A husband's prerogative to manage his family's affairs did not necessarily mean that married women did not appear as litigants in the municipal courts, although it was widely expected that a husband would be on hand to assist his wife through the depositions and oaths of a case, even where plaintiffs were not required to defer complaints against a wife pending her husband's return to town. The Fuero Juzgo allowed a wife to represent herself in court. If she requested her husband to speak for her, she was not bound by the verdict, could appeal the judgment, and seek another representative. (75) The Fuero Real made the judgment binding when a husband represented his wife at her request, but a woman could argue her own case although not those of others. This was the rule adopted at Soria where a husband was usually expected to be present for any serious legal business in which his wife was a litigant. (76) At Salamanca the alcaldes would present a wife's arguments when her husband was sick or away. This was also the custom at Ledesma where citizens were not supposed to [92] pledge married women when their husbands were out of town. (77) Many towns prohibited any person other than a woman's husband from defending her in the municipal court or outside it, especially against him, and the fines for such arrogation of a husband's duty and right to protect and defend his wife were exorbitant. (78)

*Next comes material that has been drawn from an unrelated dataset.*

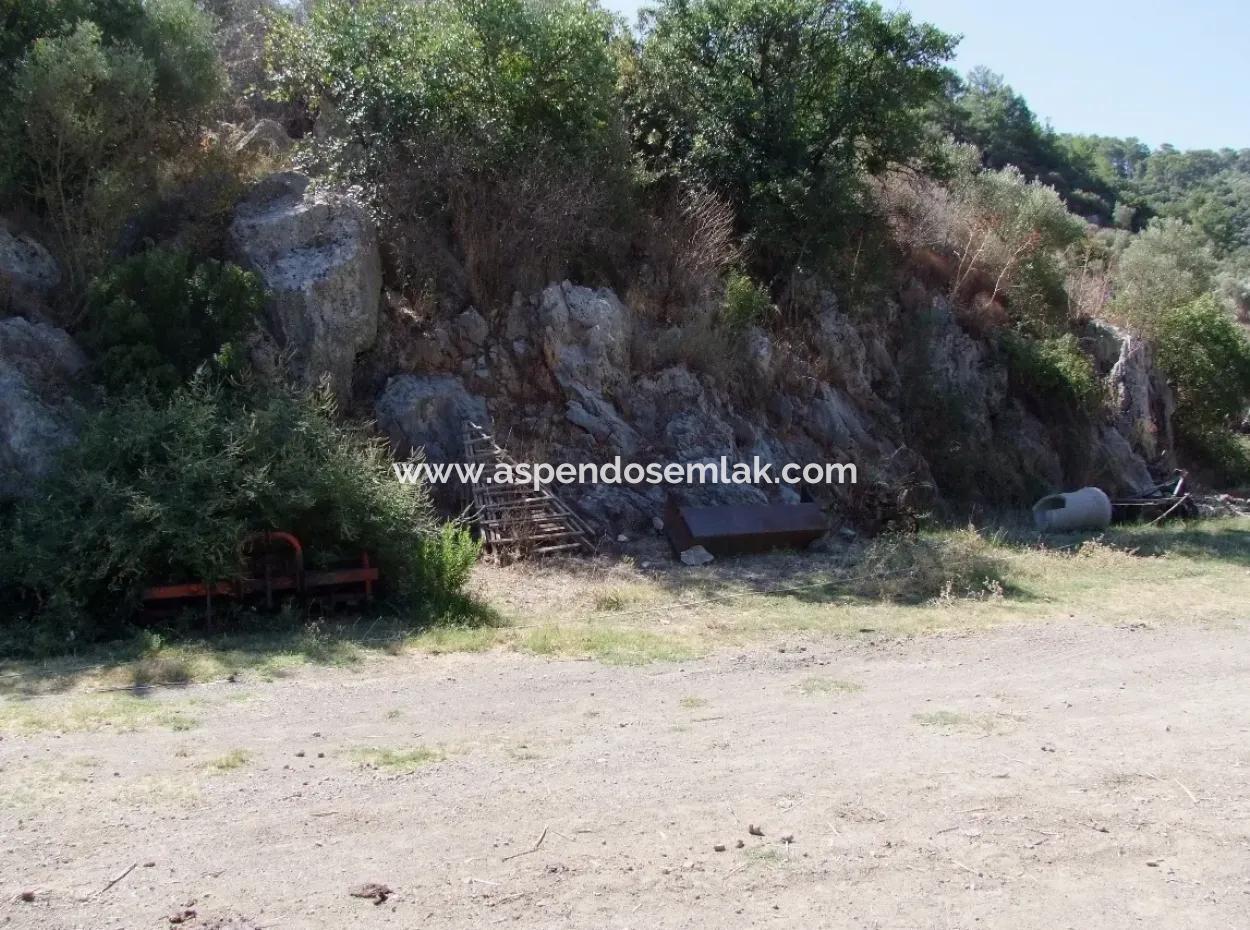 Land-Handlung Zum Verkauf Zum Verkauf In Mergenli Mergenli 3076M2 In Oriya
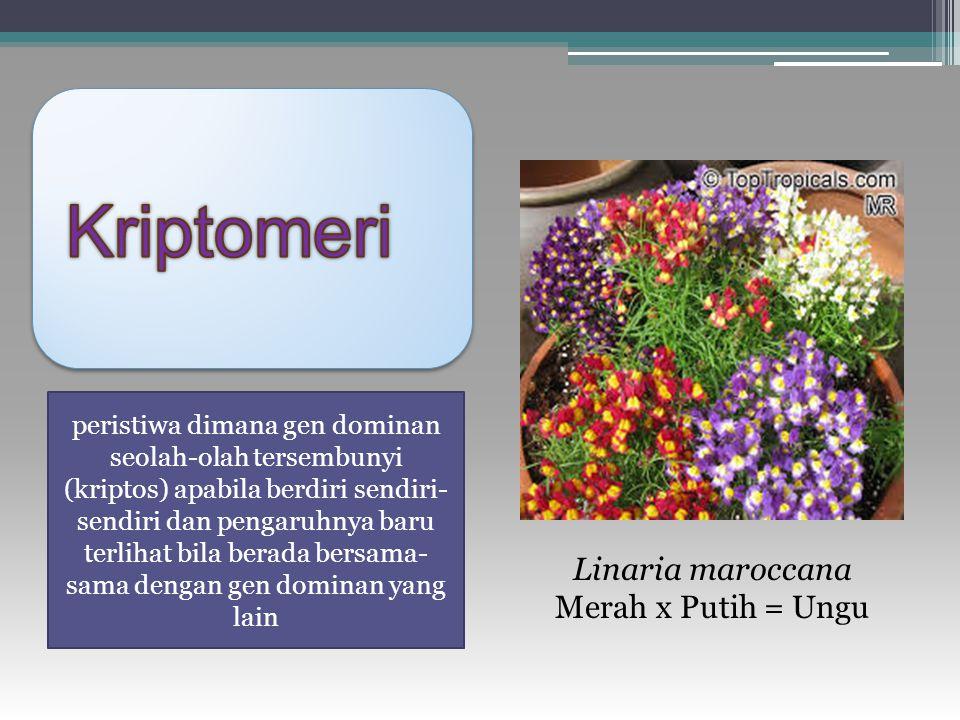 Kriptomeri Linaria maroccana Merah x Putih = Ungu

As for punishing her, wife beating, permitted in canon law, was not altogether unknown. (79) The Leonese town of Benavente, and other communities which adopted its customs in the late twelfth and thirteenth centuries, granted a husband immunity when, by chance, his wife died after he had thrashed her. It was expected that this was done only to correct and reprove her, just as mothers and fathers had to discipline their children, masters their apprentices, and teachers their students. It is said that a husband's exoneration depended upon their having led a good life together, 'as human beings do', but we are not told who evaluated their prior felicity. (80) The husband's immunity seems to be circumscribed, so that he would not necessarily be let off if public opinion judged him a bully. If they quarreled habitually, he might think twice before delivering a serious beating lest he not be excused on the grounds of accidental homicide.
Connubial bliss cannot have characterized medieval marriages any more than those of other times, but the wife who rebelled was usually left to her husband's discipline. Occasionally municipal authorities could intervene to protect her, but many towns reinforced a husband's prerogatives of protection and direction, especially when fear or wrangling impelled her to leave home and seek refuge in someone else's house after a spat. She might be fined or simply turned over to her husband, occasionally with the support of the bishop but usually only by town officials who sometimes required her to explain her motives and collected the financial penalties from those who protected her. (81) At Coria, even if her ally was a relative, the latter was fined for each night she spent away from home, while the fugitive herself was dispossessed. At Plasencia a husband whose wife was missing was permitted to enter uninvited another citizen's house to look for her, just as he could go in searching for vagrant livestock. (82) In Old Castile we hear of a woman named Urraca who had left home one night in the midst of a quarrel and was then mortally wounded by a rock. Since her husband had refused to let her back in the house, he was held responsible for her death and hanged. (83) A husband was expected to protect and defend his wife, but others were forbidden to shield any married woman in derogation of her husband's obligation [93] and prerogative to do so. Spending the night away from home, even in the house of a relative, was a special disgrace since this absence most particularly raised suspicions of her infidelity. Moreover, a wife's protector was not invariably a kinsman or a sympathetic friend but sometimes a man who seduced her or, more serious, carried her off for good. (84)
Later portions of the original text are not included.